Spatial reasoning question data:
::::::::::
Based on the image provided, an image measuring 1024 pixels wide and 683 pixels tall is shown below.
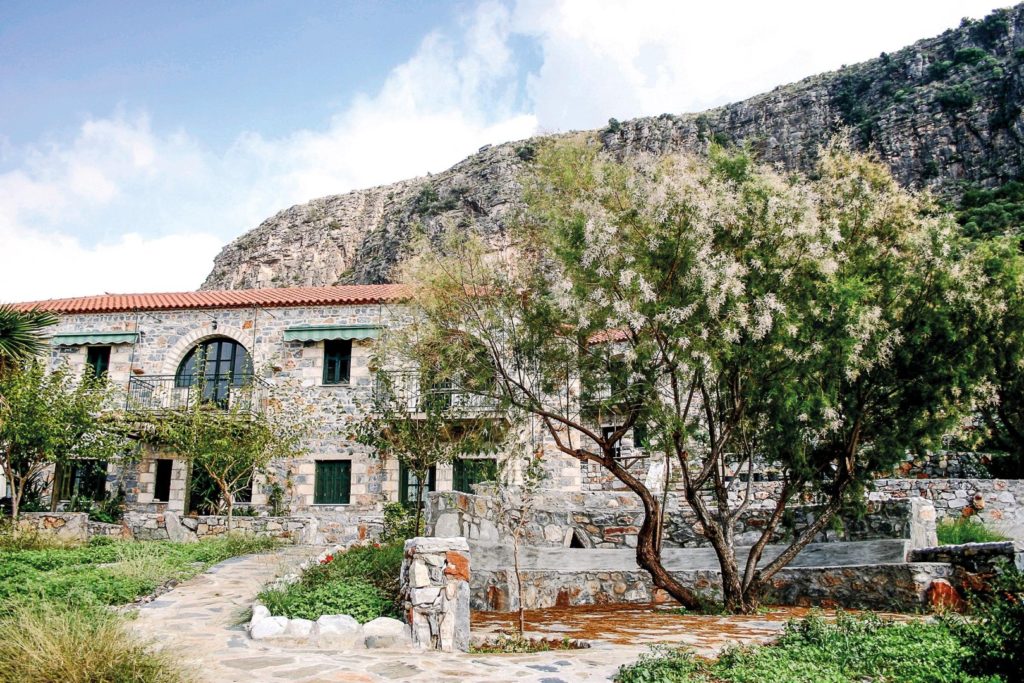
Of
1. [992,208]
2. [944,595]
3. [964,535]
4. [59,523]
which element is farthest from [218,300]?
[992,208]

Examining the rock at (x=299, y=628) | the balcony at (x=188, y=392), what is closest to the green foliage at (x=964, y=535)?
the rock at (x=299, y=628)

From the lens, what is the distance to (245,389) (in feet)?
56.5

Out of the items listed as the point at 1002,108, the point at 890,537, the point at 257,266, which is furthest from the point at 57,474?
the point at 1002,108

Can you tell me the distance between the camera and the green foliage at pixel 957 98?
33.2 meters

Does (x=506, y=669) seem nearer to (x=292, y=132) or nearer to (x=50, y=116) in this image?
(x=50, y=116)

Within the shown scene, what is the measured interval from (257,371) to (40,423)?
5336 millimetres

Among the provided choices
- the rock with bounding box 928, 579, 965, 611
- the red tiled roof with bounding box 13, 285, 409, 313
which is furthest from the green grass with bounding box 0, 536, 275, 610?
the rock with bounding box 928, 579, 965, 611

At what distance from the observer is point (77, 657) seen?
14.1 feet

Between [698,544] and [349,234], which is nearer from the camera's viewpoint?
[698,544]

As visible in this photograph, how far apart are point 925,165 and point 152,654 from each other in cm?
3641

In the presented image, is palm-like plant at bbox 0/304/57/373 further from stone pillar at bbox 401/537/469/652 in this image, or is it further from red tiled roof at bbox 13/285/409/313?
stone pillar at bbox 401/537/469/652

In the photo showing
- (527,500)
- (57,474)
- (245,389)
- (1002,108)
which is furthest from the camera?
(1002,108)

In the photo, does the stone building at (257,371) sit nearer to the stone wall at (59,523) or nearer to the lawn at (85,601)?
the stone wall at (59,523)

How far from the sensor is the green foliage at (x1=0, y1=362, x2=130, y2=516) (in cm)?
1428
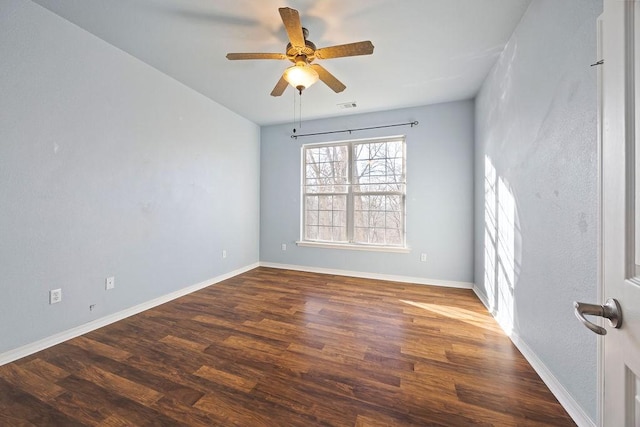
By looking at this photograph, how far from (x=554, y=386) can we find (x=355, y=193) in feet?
::::::::::
Your task
Your copy of the data above should match it exactly, except that pictures are left out.

Solution to the problem
Based on the image provided, an image measuring 1024 pixels wide and 683 pixels tall is shown below.
Of
1. [992,208]
2. [944,595]
3. [964,535]
4. [59,523]
which element is farthest from [218,300]?
[992,208]

Examining the rock at (x=299, y=628) | the balcony at (x=188, y=392), what is closest to the green foliage at (x=964, y=535)?
the rock at (x=299, y=628)

From the lens, what is the distance to (245,389) (in feet)?
56.5

Out of the items listed as the point at 1002,108, the point at 890,537, the point at 257,266, which is furthest from the point at 57,474?
the point at 1002,108

Can you tell me the distance between the camera and the green foliage at pixel 957 98?
33.2 meters

Does (x=506, y=669) seem nearer to (x=292, y=132) or nearer to (x=50, y=116) in this image?
(x=50, y=116)

Within the shown scene, what is the measured interval from (257,371) to (40,423)?
5336 millimetres

Among the provided choices
- the rock with bounding box 928, 579, 965, 611
- the red tiled roof with bounding box 13, 285, 409, 313
which is furthest from the green grass with bounding box 0, 536, 275, 610?
the rock with bounding box 928, 579, 965, 611

At what distance from the observer is point (77, 657) seen?
14.1 feet

Between [698,544] and [349,234], which is nearer from the camera's viewpoint?
[698,544]

As visible in this photograph, how far apart are point 925,165 and point 152,654 from each other in cm?
3641

In the presented image, is palm-like plant at bbox 0/304/57/373 further from stone pillar at bbox 401/537/469/652 in this image, or is it further from red tiled roof at bbox 13/285/409/313?
stone pillar at bbox 401/537/469/652

In the photo showing
- (527,500)
- (57,474)
- (245,389)
- (1002,108)
which is furthest from the camera?
(1002,108)

In the photo, does the stone building at (257,371) sit nearer to the stone wall at (59,523) or nearer to the lawn at (85,601)?
the stone wall at (59,523)

How far from the sensor is the green foliage at (x1=0, y1=362, x2=130, y2=516) (in cm)?
1428
By looking at this photograph, how far from (x=554, y=386) can we find (x=355, y=193) in feet?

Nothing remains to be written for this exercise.